═════ Supplied data ═════

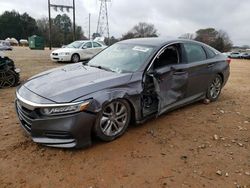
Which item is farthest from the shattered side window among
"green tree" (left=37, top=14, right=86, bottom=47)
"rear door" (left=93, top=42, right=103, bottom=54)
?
"green tree" (left=37, top=14, right=86, bottom=47)

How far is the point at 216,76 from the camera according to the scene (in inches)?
238

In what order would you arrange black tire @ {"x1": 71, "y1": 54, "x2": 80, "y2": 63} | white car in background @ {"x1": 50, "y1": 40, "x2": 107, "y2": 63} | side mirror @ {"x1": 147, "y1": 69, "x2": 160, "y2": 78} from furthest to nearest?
black tire @ {"x1": 71, "y1": 54, "x2": 80, "y2": 63} < white car in background @ {"x1": 50, "y1": 40, "x2": 107, "y2": 63} < side mirror @ {"x1": 147, "y1": 69, "x2": 160, "y2": 78}

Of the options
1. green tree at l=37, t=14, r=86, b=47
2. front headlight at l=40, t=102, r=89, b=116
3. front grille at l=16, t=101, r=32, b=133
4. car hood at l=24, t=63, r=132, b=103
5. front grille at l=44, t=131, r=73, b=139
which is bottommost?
front grille at l=44, t=131, r=73, b=139

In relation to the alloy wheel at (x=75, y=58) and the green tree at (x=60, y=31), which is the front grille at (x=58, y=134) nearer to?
the alloy wheel at (x=75, y=58)

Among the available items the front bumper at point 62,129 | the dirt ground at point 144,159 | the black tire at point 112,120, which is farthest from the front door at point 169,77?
the front bumper at point 62,129

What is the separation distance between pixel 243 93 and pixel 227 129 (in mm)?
3182

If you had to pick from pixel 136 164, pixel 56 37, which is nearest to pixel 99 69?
pixel 136 164

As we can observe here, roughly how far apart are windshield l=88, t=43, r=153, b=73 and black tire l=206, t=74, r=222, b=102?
200 centimetres

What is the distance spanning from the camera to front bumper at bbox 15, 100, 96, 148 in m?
3.38

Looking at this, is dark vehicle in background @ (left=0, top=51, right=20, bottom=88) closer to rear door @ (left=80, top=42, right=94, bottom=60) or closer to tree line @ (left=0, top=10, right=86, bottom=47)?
rear door @ (left=80, top=42, right=94, bottom=60)

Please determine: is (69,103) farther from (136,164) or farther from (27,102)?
(136,164)

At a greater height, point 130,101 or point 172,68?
point 172,68

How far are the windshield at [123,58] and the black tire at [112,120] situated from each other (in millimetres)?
679

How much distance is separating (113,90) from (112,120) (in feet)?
1.40
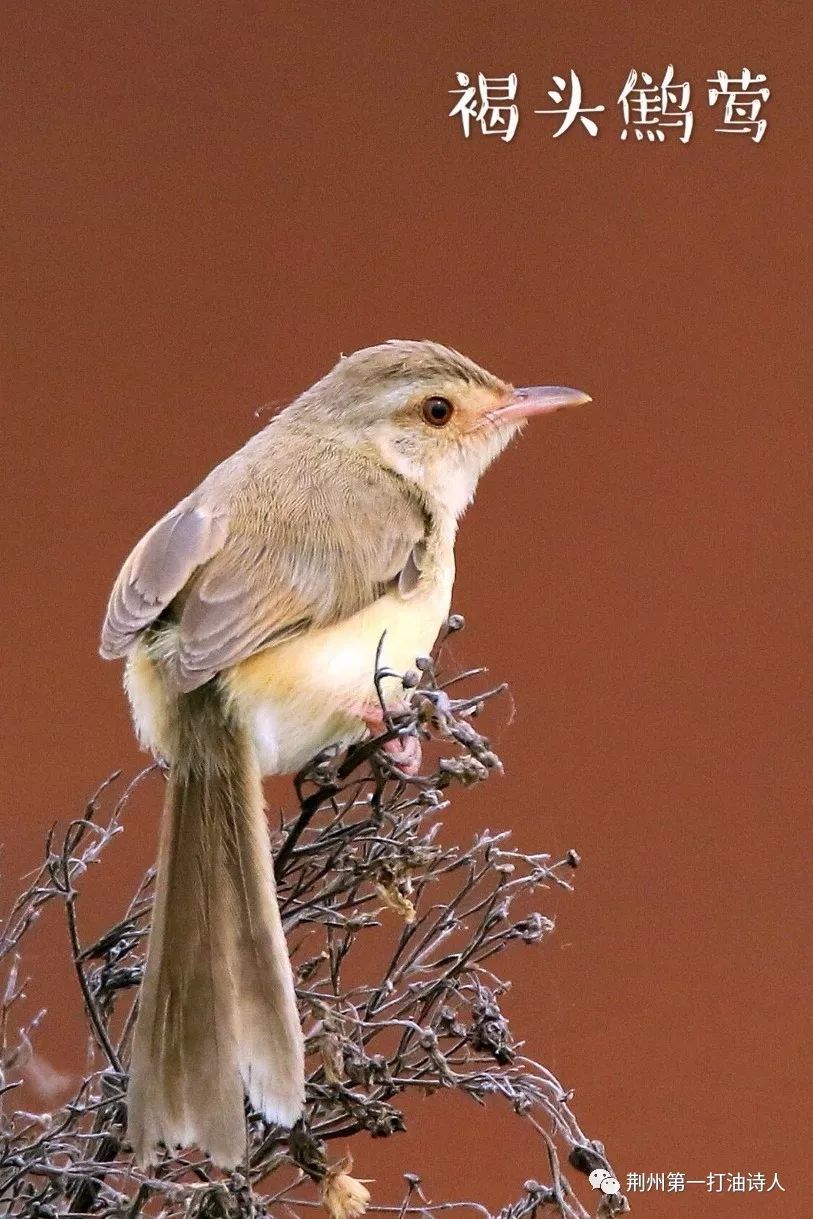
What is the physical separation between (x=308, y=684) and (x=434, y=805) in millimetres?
249

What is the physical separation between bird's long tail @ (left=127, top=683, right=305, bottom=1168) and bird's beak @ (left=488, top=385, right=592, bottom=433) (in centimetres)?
71

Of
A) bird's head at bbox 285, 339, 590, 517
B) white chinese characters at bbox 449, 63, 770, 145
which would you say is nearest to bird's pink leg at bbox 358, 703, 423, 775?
bird's head at bbox 285, 339, 590, 517

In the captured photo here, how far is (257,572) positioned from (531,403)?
56cm

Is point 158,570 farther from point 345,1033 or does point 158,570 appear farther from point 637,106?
point 637,106

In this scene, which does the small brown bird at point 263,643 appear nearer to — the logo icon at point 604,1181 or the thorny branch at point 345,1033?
the thorny branch at point 345,1033

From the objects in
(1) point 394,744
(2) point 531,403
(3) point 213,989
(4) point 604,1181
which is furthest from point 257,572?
(4) point 604,1181

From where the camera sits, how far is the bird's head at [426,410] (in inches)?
73.4

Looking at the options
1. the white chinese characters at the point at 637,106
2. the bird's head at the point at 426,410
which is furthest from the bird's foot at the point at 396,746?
the white chinese characters at the point at 637,106

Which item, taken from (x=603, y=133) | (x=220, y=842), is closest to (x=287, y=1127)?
(x=220, y=842)

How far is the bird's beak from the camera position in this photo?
1.91 m

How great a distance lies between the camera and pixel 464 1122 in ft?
8.21

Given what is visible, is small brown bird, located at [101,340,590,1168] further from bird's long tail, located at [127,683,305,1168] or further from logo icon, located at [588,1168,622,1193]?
logo icon, located at [588,1168,622,1193]

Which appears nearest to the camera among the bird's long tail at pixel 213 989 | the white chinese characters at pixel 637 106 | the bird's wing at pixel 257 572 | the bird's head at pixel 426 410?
the bird's long tail at pixel 213 989

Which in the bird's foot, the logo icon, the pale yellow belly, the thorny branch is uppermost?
the pale yellow belly
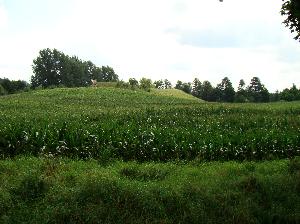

═════

Could you copy out the entries word for word, starting at the line containing "Given what is" and running through to the end of the entries, with any pictures left out?

Given what is visible, is small brown bird, located at [101,340,590,1168] further from bird's long tail, located at [127,683,305,1168] or further from logo icon, located at [588,1168,622,1193]?
logo icon, located at [588,1168,622,1193]

Which appears nearest to the camera among the bird's long tail at pixel 213 989 | the white chinese characters at pixel 637 106 | the bird's wing at pixel 257 572 | the bird's head at pixel 426 410?
the bird's long tail at pixel 213 989

Which in the bird's foot, the logo icon, the pale yellow belly, the thorny branch is uppermost?
the pale yellow belly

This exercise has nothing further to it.